Tarefa proposta 1
Reproduza fielmente o trecho da notícia sobre a prisão em Tupanciretã que começa em "A vítima e o" e vai até "Júlio de Castilhos.", incluindo essas palavras.
Tarefa proposta 2
Dê continuidade à notícia sobre a prisão em Tupanciretã a partir do ponto em que ela termina.

Trecho da página
·····
Um homem de 28 anos foi preso em flagrante na terça-feira (27) por manter a companheira, de 21 anos, acorrentada à cama em Tupanciretã, município com cerca de 20 mil habitantes no noroeste do Rio Grande do Sul. A vítima foi localizada em uma residência no Assentamento Conquista da Esperança, na zona rural da cidade.
De acordo com a Polícia Civil, o caso é apurado como sequestro, cárcere privado e lesão corporal no contexto de violência doméstica. A mulher foi encontrada após uma denúncia feita à Delegacia de Polícia de Tupanciretã.
No local, os policiais constataram que a vítima estava presa à cama do quarto do casal. Para libertá-la, foi necessário romper um cadeado. Conforme os agentes, a jovem apresentava diversos hematomas pelo corpo.
A vítima e o suspeito foram encaminhados à delegacia para o registro da ocorrência. O homem possui antecedentes por receptação, corrupção de menores, maus-tratos a animais, posse irregular de arma de fogo, tráfico de drogas e associação para o tráfico. Após a prisão em flagrante, ele foi levado ao Presídio Estadual de Júlio de Castilhos.
·····
Material de origem
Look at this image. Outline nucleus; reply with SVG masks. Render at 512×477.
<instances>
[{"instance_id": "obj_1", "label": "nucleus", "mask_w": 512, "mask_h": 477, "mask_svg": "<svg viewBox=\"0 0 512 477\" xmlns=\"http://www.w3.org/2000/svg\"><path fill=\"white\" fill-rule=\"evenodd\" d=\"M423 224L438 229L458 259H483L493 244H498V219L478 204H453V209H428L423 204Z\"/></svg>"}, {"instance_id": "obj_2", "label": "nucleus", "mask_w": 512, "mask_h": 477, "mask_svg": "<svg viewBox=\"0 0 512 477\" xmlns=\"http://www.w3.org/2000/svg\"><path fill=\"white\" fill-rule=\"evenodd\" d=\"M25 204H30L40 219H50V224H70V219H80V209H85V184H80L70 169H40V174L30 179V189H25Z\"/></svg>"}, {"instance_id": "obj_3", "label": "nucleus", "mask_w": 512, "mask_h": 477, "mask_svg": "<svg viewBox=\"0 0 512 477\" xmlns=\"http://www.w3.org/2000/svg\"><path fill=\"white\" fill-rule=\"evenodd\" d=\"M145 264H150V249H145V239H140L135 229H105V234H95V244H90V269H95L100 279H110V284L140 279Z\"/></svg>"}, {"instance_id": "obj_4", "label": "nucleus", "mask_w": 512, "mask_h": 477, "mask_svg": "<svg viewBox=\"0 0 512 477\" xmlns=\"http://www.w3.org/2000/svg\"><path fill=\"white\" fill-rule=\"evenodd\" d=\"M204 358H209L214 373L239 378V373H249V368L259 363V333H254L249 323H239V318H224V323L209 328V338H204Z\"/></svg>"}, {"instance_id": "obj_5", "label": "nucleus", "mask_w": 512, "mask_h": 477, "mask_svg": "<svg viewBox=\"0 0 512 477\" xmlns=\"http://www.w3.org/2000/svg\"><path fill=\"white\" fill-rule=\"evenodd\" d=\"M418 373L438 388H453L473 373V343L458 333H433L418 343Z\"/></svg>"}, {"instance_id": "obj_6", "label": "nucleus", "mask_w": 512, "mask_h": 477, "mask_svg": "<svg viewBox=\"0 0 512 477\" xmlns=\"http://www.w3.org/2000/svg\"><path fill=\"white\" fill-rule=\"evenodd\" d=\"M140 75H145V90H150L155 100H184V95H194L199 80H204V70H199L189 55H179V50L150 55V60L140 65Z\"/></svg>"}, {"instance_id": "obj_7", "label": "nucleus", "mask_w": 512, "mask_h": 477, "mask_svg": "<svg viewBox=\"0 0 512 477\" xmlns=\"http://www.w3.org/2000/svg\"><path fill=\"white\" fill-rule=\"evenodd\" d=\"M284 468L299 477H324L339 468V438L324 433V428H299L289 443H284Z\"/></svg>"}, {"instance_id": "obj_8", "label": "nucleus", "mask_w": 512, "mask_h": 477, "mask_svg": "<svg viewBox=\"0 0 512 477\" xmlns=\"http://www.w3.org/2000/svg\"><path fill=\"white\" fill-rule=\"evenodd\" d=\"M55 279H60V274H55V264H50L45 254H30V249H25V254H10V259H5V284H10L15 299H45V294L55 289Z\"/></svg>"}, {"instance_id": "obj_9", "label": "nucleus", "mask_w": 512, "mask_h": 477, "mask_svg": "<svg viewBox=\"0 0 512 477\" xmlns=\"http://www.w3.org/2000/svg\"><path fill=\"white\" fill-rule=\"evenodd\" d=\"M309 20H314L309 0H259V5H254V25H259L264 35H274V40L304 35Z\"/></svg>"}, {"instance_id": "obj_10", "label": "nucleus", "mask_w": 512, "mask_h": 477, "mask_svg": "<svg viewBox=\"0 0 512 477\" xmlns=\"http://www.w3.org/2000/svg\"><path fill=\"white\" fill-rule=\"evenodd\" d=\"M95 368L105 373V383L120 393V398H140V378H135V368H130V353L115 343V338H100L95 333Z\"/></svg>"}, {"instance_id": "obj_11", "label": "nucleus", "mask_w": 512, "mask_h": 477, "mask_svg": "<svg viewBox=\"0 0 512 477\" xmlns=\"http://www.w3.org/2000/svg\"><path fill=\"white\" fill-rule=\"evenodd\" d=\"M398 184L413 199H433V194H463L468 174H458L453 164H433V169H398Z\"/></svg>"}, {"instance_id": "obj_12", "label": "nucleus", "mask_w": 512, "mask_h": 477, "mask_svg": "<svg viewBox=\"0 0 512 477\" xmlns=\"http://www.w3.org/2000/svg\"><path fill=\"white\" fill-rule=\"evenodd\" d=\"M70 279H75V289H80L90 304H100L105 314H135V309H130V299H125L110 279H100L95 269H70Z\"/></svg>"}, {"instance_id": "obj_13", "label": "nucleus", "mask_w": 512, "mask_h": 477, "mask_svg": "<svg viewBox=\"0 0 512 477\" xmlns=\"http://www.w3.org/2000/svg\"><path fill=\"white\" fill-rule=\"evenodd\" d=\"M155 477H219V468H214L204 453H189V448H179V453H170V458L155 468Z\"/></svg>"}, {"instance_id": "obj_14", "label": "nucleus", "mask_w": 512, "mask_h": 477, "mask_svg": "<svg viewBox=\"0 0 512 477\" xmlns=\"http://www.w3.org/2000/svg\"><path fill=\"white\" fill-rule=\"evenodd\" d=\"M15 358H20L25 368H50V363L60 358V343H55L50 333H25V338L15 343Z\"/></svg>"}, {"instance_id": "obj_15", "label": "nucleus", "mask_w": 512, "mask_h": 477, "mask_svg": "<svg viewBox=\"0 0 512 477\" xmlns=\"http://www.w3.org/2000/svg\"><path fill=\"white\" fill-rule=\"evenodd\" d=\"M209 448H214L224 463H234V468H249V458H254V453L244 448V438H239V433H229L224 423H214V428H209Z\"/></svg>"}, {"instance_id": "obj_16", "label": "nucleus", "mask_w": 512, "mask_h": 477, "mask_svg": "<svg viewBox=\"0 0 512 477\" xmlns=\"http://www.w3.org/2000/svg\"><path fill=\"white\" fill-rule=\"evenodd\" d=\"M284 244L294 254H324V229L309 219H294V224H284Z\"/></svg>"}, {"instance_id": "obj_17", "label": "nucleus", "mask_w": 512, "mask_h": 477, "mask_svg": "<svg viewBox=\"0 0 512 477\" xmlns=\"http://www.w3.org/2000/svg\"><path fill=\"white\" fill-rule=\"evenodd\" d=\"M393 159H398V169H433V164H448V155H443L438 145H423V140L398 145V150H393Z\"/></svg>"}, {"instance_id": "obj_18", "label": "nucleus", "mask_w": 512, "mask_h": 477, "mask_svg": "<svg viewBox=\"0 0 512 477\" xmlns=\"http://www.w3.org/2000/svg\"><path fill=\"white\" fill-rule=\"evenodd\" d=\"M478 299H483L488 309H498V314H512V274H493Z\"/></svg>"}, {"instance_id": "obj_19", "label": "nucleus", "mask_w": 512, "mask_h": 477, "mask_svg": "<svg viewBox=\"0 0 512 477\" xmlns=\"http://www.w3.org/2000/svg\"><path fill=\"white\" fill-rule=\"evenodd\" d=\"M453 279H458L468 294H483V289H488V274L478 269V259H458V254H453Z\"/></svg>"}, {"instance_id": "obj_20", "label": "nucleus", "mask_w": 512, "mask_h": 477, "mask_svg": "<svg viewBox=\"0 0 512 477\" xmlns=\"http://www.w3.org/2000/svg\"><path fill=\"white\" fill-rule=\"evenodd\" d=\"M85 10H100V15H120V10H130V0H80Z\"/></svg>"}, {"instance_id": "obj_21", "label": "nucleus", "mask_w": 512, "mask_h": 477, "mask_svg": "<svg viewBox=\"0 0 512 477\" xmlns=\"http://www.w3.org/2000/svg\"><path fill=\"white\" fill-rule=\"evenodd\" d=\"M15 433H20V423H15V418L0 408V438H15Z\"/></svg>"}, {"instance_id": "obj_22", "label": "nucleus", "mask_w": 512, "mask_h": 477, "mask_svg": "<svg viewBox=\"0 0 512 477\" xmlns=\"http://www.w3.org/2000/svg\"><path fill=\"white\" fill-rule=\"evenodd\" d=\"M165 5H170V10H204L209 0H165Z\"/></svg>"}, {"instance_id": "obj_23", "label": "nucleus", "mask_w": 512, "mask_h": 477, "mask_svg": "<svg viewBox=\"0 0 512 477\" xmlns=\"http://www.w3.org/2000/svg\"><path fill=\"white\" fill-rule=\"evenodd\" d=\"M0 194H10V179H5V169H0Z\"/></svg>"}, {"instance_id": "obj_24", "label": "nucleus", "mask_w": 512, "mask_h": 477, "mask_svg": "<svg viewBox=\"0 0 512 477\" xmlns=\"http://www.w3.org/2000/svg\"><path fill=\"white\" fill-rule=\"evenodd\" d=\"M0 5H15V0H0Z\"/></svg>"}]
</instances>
·····
Resultado do exercício 1
A vítima e o suspeito foram encaminhados à delegacia para o registro da ocorrência. O homem possui antecedentes por receptação, corrupção de menores, maus-tratos a animais, posse irregular de arma de fogo, tráfico de drogas e associação para o tráfico. Após a prisão em flagrante, ele foi levado ao Presídio Estadual de Júlio de Castilhos.

Resultado do exercício 2
Como pedir ajuda
Brigada Militar — 190
Em situações de violência em andamento, a vítima ou qualquer pessoa deve ligar imediatamente para o 190. O atendimento é 24 horas em todo o Estado.
Polícia Civil
Quando a violência já ocorreu, a vítima deve procurar, preferencialmente, a Delegacia da Mulher, onde houver, ou qualquer Delegacia de Polícia para registrar ocorrência e solicitar medidas protetivas.
Delegacia Online
O registro também pode ser feito pela Delegacia Online, sem a necessidade de ir até uma delegacia, o que facilita a solicitação de medidas protetivas de urgência.
Central de Atendimento à Mulher — Disque 180
O serviço recebe denúncias e relatos de violência contra a mulher, orienta sobre direitos e informa locais de atendimento. As denúncias podem ser anônimas, e o serviço funciona 24 horas por dia em todo o Brasil.
Defensoria Pública — 0800-644-5556
A vítima pode buscar orientação sobre direitos e deveres junto à Defensoria Pública em sua cidade ou consultar um advogado.
Centros de Referência de Atendimento à Mulher
Oferecem acolhimento, atendimento psicológico e social, além de orientação e encaminhamento jurídico para mulheres em situação de violência.
Ministério Público do Rio Grande do Sul
O atendimento é realizado nas Promotorias de Justiça do Interior, com contatos disponíveis no site da instituição.